Diabetes Incidence by Treatment Group and Cigarette Smoking Status at Baseline

As previously reported (16), the special intervention and usual care groups were similar at baseline. Average fasting and 1-hour glucose measurements at baseline were 5.4 mmol/L (97.5 mg/dL) and 9.14 mmol/L (164.6 mg/ dL), respectively, and 41% of patients had a fasting glucose level between 5.55 mmol/L (100 mg/dL) and 6.94 mmol/ L (125 mg/dL) at entry. Ninety percent of participants had 5 or 6 fasting glucose level measurements during follow-up (91% in the special intervention group and 89% in the usual care group), and an additional 4% in each group had 4 glucose measurements.

Table 1 summarizes the 6-year incidence of diabetes by treatment group. A total of 666 men in the special intervention group and 616 men in the usual care group met the criteria for diabetes during follow-up (hazard ratio, 1.08 [95% CI, 0.96 to 1.20]; P = 0.20 for log-rank statistic).

Among participants who did not smoke cigarettes at entry, the incidence of diabetes was 18% lower in the special intervention group than in the usual care group (10.0% vs. 12.0%; P = 0.03 for log-rank test). In contrast, among participants who smoked cigarettes at entry, diabetes incidence was higher among special intervention than usual care participants (12.4% vs. 10.1%; P = 0.001). Hazard ratio (special intervention-usual care) estimates for nonsmokers (hazard ratio, 0.82 [CI, 0.68 to 0.98]) and smokers (hazard ratio, 1.26 [CI, 1.10 to 1.45]) significantly differed (P = 0.0003). No evidence suggested that the proportional hazards assumption did not hold for the overall group or the smoking subgroups.

A statistically robust treatment by baseline smoking status interaction was also present with use of a more stringent definition of diabetes that required 2 consecutive fasting glucose level measurements of 7.77 mmol/L or greater (≥140 mg/dL) or use of medication for diabetes (P < 0.0001 for interaction) (12). With this definition, the hazard ratios (special intervention-usual care) for nonsmokers and smokers were 0.50 (CI, 0.35 to 0.71) and 1.37 (CI, 1.07 to 1.76), respectively. Interactions were found for the percentage of participants using drugs for diabetes by year 6 (P = 0.005), for fasting glucose levels at year 6 (P < 0.0001), and for 1- hour glucose levels at year 6 (P = 0.014).

We performed an analysis that included an additional 288 participants who had 1 follow-up glucose level measurement but not 2 or more follow-up glucose level measurements. For these 12 115 participants (we excluded only 243 participants-118 in the special intervention group and 125 in the usual care group-with no follow- up measurements), the interaction between treatment group and baseline smoking status was essentially unchanged (P = 0.0003). For this same cohort of participants, we used a longitudinal regression model to estimate the relative odds of diabetes at each annual visit. This model used all follow-up data available and considered changes in diabetes status over follow-up. Averaged over follow-up, the relative odds of diabetes (special intervention-usual care) was 1.56 (CI, 1.14 to 2.14) for smokers and 0.67 (CI, 0.52 to 0.87) for nonsmokers (P < 0.0001 for interaction).

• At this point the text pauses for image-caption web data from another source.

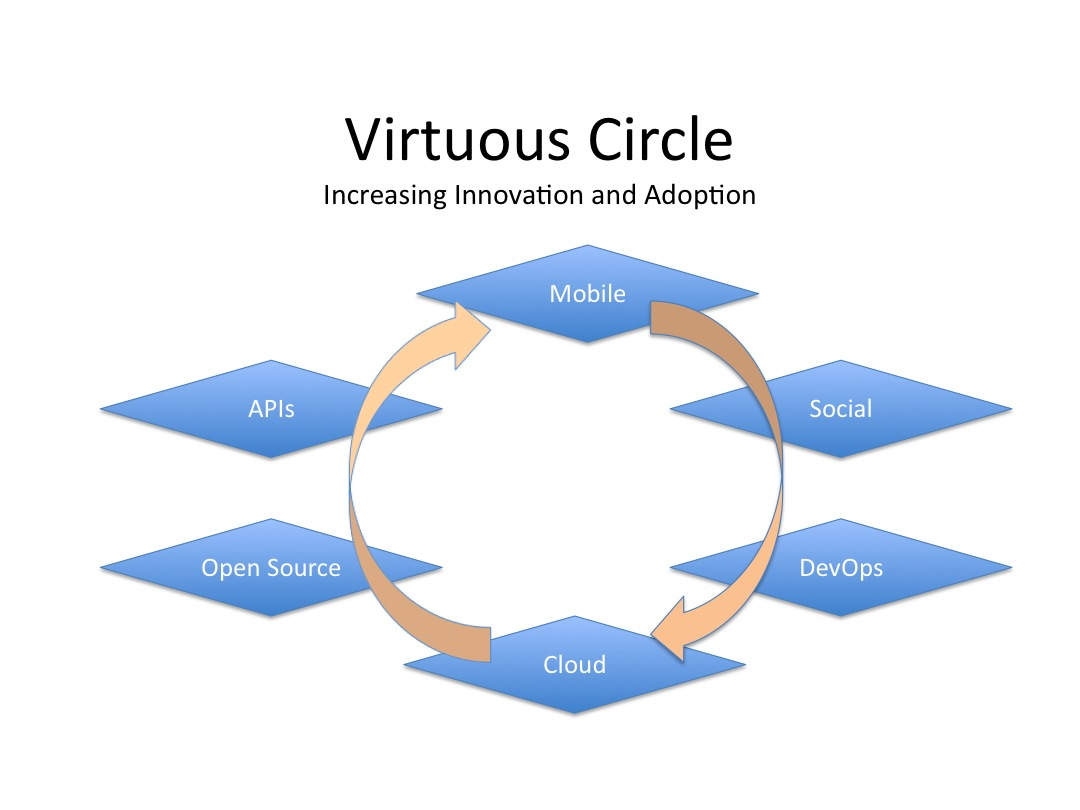 The Virtuous Circle Is Key To Understanding How The World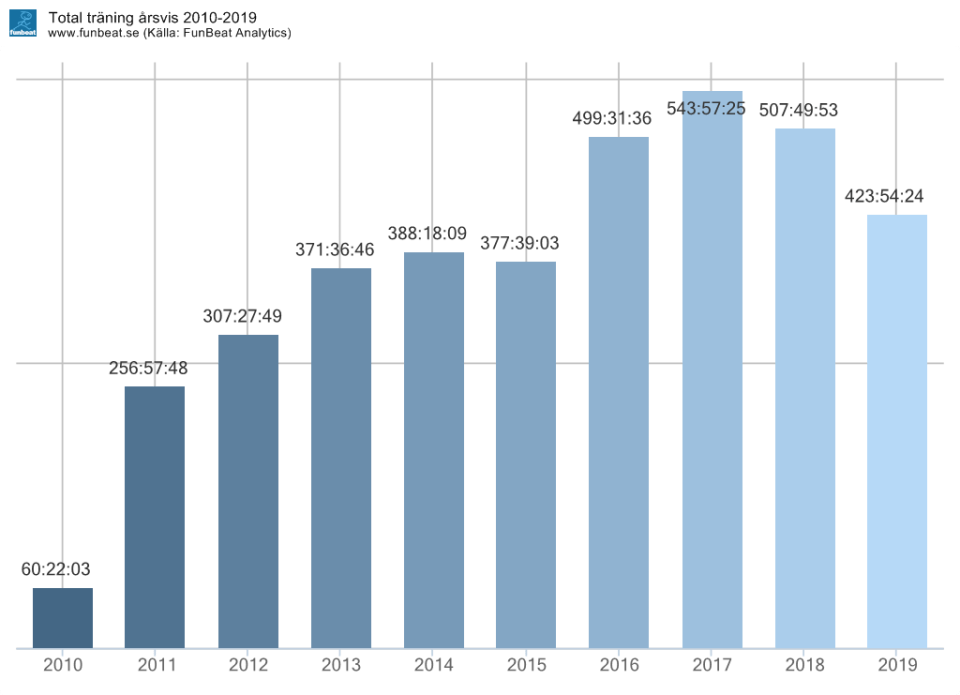 Träningstimmar årsvis 2010-2019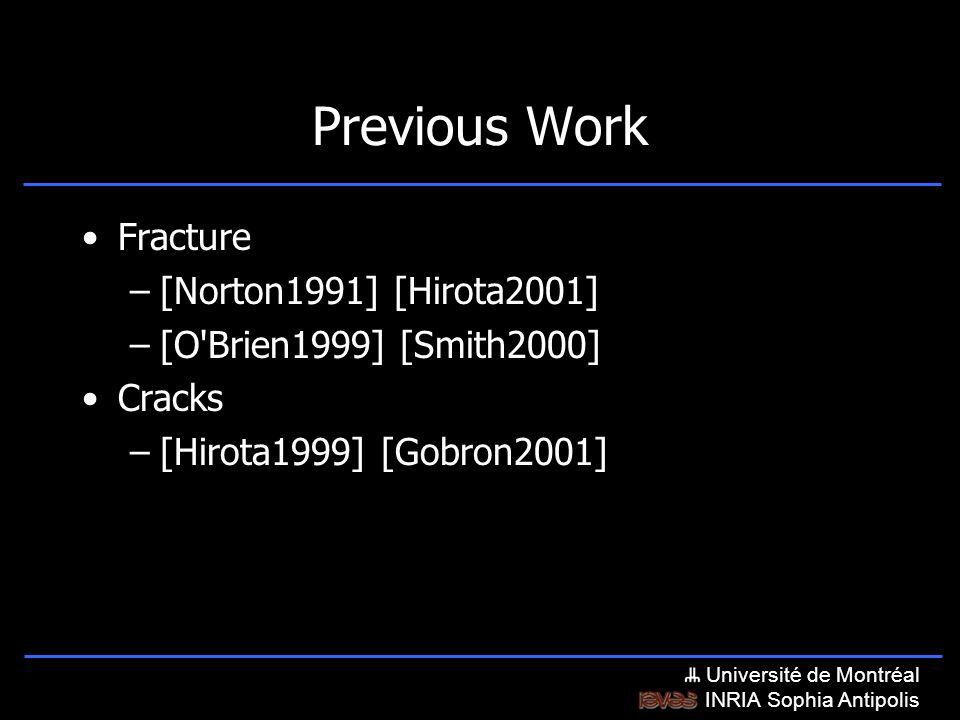 Université de Montréal INRIA Sophia Antipolis Previous Work Fracture –[Norton1991] [Hirota2001] –[O Brien1999] [Smith2000] Cracks –[Hirota1999] [Gobron2001]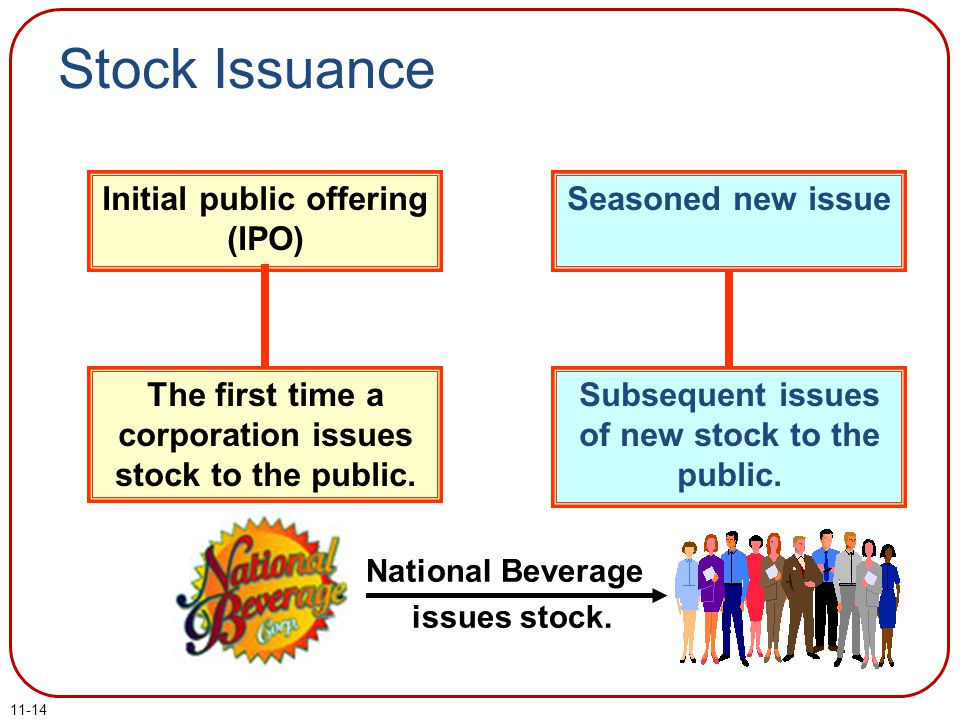 Stock Issuance Initial public offering (IPO)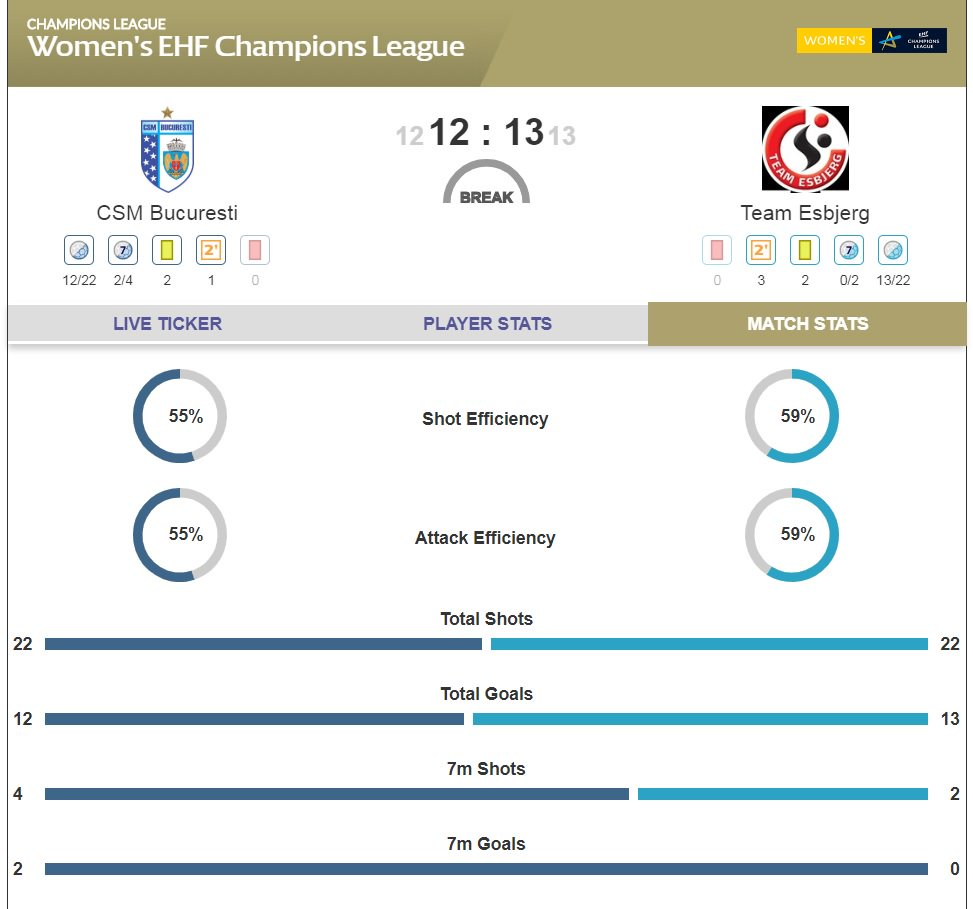 HALF-TIME: @TeamEsbjerg have been up by 5 goals in the 1st half but now lead @csm_bucharest by just 1 at the break. Watch the 2nd half live on #ehfTV 🌟 #deloefhcl #ehfcl  ➡ https://www.ehftv.com/int/livestream/csm-bucuresti-team-esbjerg/1687744…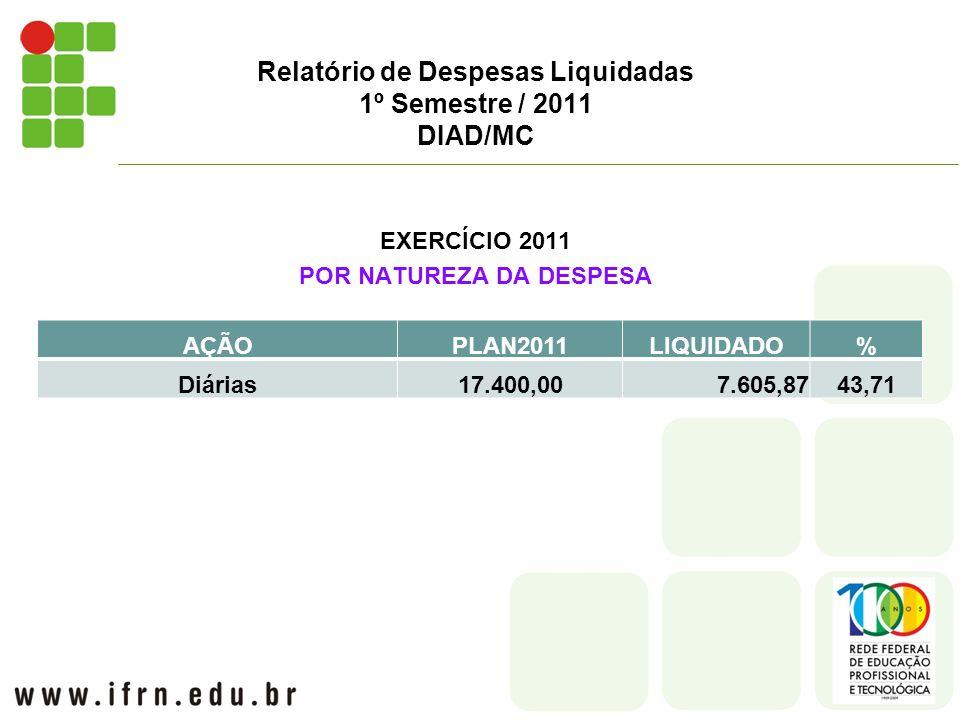 EXERCÍCIO 2011 POR NATUREZA DA DESPESA Relatório de Despesas Liquidadas 1º Semestre / 2011 DIAD/MC AÇÃOPLAN2011LIQUIDADO% Diárias17.400,007.605,8743,71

Because of randomization and the large number of participants, special intervention and usual care nonsmokers and special intervention and usual care smokers had nearly identical average risk factor levels (data not shown). However, partly because of the eligibility criteria used in the MRFIT, smokers' and nonsmokers' baseline risk factor characteristics considerably differed (Appendix Table 1, available at www.annals.org). By trial design, nonsmokers had to have higher blood pressure and lipid levels on average to be eligible for the trial. Weight and BMI were also significantly higher among nonsmokers than smokers. Most elements of the diet also differed between nonsmokers and smokers at baseline.

To determine whether the interaction between treatment group and smoking status for diabetes could be explained by differences between smokers and nonsmokers in the other risk factors used to select participants for the trial (that is, to assess the possibility that smoking status may be incorrectly identified as the effect modifier), we performed a regression analysis with interaction terms corresponding to treatment group and cholesterol level and treatment group and diastolic blood pressure along with the interaction term for treatment group and smoking status. This did not materially alter the P value for the interaction between treatment group and smoking status (P = 0.0004).

We also performed analyses according to baseline fasting glucose level (<5.5 mmol/L [<100 mg/dL] and ≥5.5 mmol/L [≥100 mg/ dL]). Among both smokers and nonsmokers, for both the special intervention and usual care groups, the incidence of diabetes was 4- to 5-fold higher for those with baseline fasting glucose levels of 5.5 mmol/L or greater (≥100 mg/dL) than in those with levels less than 5.5 mmol/L (<100 mg/dL). However, the smoking by treatment group interaction did not vary by baseline fasting glucose level (P = 0.73 for 3-way interaction). For example, special intervention- usual care hazard ratios for nonsmokers were 0.86 for those with baseline fasting glucose levels of 5.5 mmol/L or greater (≥100 mg/dL) and 0.76 for those with baseline fasting glucose levels less than 5.5 mmol/L (<100 mg/dL). Among smokers, the corresponding hazard ratios were 1.23 and 1.21, respectively. We performed similar analyses according to age (35 to 44 years and 45 to 57 years) and 1- hour glucose levels (<11.1 mmol/L [<200 mg/dL] and ≥11.1 mmol/ L [≥200 mg/ dL]), and the findings were similar (that is, the interaction between smoking and treatment group was essentially unaltered).

We also performed analyses according to the number of cigarettes smoked per day reported at entry. Hazard ratios for those reporting 1 to 19, 20 to 39, and 40 or more cigarettes per day were 0.81, 1.29, and 1.34, respectively (P = 0.22 for interaction between treatment group and number of cigarettes smoked).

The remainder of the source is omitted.